Even some progressive think tanks believe Obama is being a little too careful. “I understand why they do that, but I do think there is something particular about Islamic extremism that needs to be recognized,” says Brian Katulis, a national security analyst at the Center for American Progress. But he adds, “I’m less concerned with how they talk about it, and more concerned about what they do about it.”
After the attacks in Paris last month, the French government was not as hesitant. Prime Minister Manuel Valls said that his country “is at war with terrorism, jihadism, and radical Islamism.”
Clinton’s challenge is that she has, at times, sounded more like Flynn than like Obama. In a speech in Ottawa, Canada late last year, she warned that Islamic State forces were “jihadist” and “expansionary”—an ideological-based enemy determined to take territory. (“Jihadist” is another word Obama won’t use.)

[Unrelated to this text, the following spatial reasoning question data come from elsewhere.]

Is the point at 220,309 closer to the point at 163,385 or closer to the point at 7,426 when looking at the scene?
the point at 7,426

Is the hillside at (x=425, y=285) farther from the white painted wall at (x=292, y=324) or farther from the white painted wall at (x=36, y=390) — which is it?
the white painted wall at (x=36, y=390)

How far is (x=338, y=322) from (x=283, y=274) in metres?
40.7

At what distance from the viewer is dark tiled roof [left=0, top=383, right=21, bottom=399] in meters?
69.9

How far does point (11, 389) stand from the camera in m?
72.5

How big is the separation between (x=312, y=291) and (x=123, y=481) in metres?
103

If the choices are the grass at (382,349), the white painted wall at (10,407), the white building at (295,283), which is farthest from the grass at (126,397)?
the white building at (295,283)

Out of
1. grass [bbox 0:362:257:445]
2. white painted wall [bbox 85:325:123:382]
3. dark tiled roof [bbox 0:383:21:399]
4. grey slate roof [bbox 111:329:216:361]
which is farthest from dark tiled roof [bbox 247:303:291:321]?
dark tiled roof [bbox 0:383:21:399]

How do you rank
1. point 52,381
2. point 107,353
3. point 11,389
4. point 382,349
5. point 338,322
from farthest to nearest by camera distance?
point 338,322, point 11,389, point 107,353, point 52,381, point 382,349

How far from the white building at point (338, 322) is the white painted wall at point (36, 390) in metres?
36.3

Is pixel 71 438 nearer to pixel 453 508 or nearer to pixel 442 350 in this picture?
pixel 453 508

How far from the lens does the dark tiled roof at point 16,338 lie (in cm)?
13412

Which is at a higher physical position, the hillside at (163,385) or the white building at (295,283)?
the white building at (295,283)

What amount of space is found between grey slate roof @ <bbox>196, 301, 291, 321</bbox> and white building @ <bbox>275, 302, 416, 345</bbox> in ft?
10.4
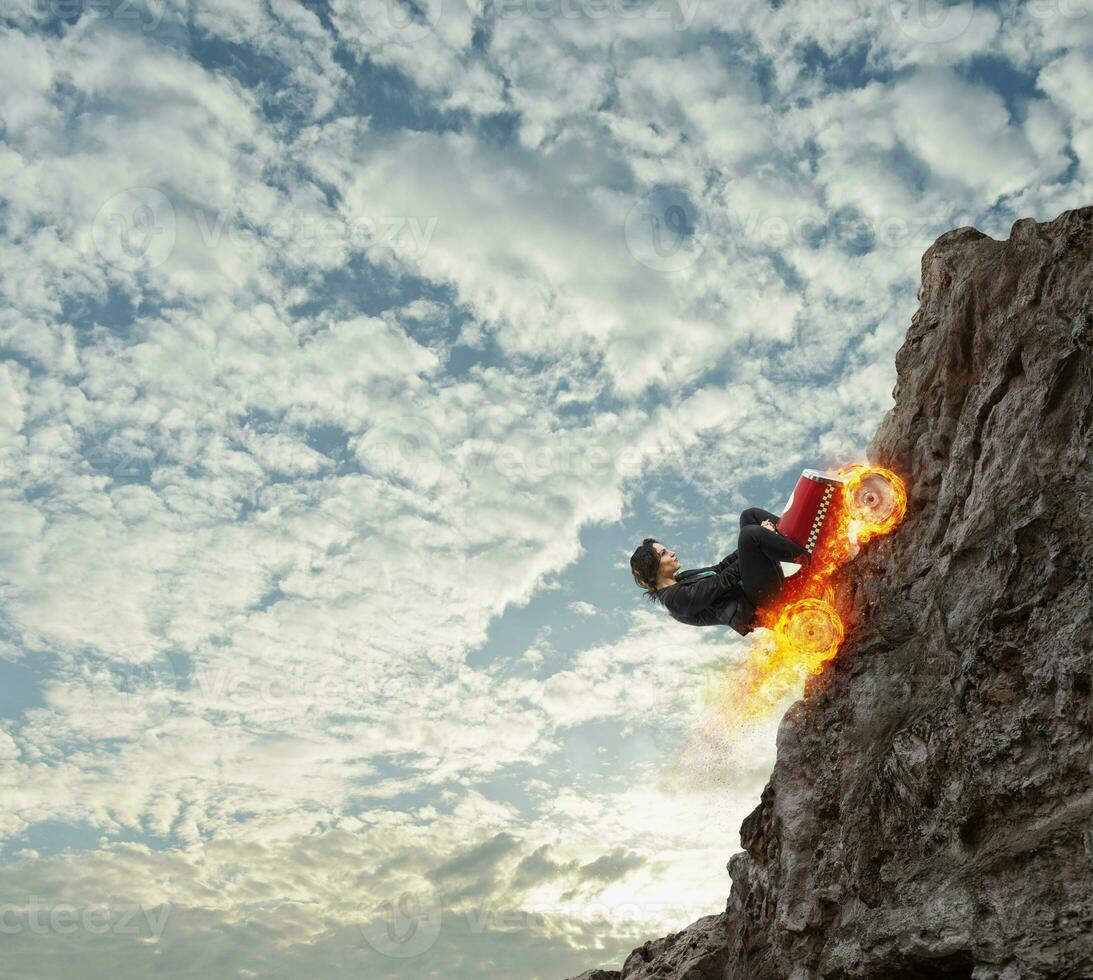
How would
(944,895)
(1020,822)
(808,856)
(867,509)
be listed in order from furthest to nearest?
(867,509) → (808,856) → (944,895) → (1020,822)

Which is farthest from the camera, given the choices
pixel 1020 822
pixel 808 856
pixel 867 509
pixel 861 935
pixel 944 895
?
pixel 867 509

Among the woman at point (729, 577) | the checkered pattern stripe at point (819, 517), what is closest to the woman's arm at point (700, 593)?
the woman at point (729, 577)

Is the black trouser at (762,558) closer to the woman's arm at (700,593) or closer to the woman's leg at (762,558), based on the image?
the woman's leg at (762,558)

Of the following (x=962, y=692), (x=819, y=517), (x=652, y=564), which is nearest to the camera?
(x=962, y=692)

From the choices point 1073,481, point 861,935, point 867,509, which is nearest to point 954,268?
point 867,509

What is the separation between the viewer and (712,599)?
Result: 1316 cm

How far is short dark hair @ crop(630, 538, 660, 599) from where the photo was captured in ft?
47.6

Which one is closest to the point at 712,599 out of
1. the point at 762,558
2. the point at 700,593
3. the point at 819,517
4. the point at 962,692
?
the point at 700,593

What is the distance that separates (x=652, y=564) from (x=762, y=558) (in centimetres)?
266

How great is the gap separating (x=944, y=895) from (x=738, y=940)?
5063mm

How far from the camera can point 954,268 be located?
38.0ft

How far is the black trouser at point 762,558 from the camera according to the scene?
1211 cm

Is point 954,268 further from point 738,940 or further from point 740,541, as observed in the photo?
point 738,940

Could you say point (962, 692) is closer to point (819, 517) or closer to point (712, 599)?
point (819, 517)
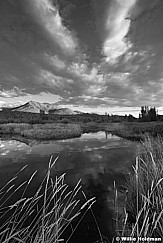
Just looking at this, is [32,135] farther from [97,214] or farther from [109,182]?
[97,214]

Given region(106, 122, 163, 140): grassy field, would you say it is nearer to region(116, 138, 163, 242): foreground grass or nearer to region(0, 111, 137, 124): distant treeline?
region(116, 138, 163, 242): foreground grass

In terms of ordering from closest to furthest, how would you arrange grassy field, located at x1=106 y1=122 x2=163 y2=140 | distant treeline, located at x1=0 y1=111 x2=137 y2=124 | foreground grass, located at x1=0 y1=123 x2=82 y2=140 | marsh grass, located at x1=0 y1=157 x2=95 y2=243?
marsh grass, located at x1=0 y1=157 x2=95 y2=243
grassy field, located at x1=106 y1=122 x2=163 y2=140
foreground grass, located at x1=0 y1=123 x2=82 y2=140
distant treeline, located at x1=0 y1=111 x2=137 y2=124

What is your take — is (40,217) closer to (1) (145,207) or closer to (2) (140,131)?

“They believe that it is part of their mission to launch attacks, to infiltrate through foreign fighters into Western societies,” Clinton said then. “If that were not the case, then we could have a different debate. I think the evidence is convincing, at least to me, that this is a group that will try to pick up where al-Qaida in Afghanistan left off.”
This is the same al-Qaida which, in Rice’s words Friday, has been “decimated.” But Rice also cautioned that “fighting terrorism is a long-term struggle. There will be setbacks. There will be no one-size-fits-all solutions.”
In Washington-speak, that means this will all soon be a new president’s problem, whether it’s Clinton or someone else. But before that happens, Clinton will face new pressure to make clear how she will handle it.